楽園の炎

「おおい憂杏。おめぇのところに、北方の反物はあったかねぇ」

「昨日の夜の残りモンが、まだあるんだよ。いらないかい?」

自分の天幕に近づくにつれ、そこここから声がかかる。
適当に言葉を交わす憂杏に、その辺の者らは目を丸くする。
正確には憂杏に、ではなく、その腕に引っ付いている小さな女子(おなご)に、だが。

「おおっ? 憂杏、何だい、その可愛らしいお嬢ちゃんは」

「人買いに落ちたわけじゃないだろうね?」

わらわらと周りの店から、人が出てくる。
ナスル姫は、ざっと周りを見渡し、ちら、と憂杏を見上げると、腕を離して一歩前に出た。

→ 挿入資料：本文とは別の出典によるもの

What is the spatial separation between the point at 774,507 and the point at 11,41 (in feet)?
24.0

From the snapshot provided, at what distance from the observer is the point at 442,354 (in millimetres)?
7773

「憂杏の婚約者、ナスルですわ。よろしくお願い致します」

どよっと周りから、どよめきが起きる。

「こ、婚約者だって? おいおい憂杏、どこで誑かしてきたんだ。お嬢ちゃん、本気でこいつと結婚すんのかい?」

「いやいや、若いのに見る目あるじゃないか。良い奴だよ」

口々に言い、人々は二人を取り囲む。
そんな市の人々を、ナスル姫はきょろきょろと眺め、にこりと笑いかけた。

「商人ではありませんので、何もかもが、全くわかりません。いろいろ教えてくださいね」

ぺこりと頭を下げるナスル姫に、どよめきが大きくなった。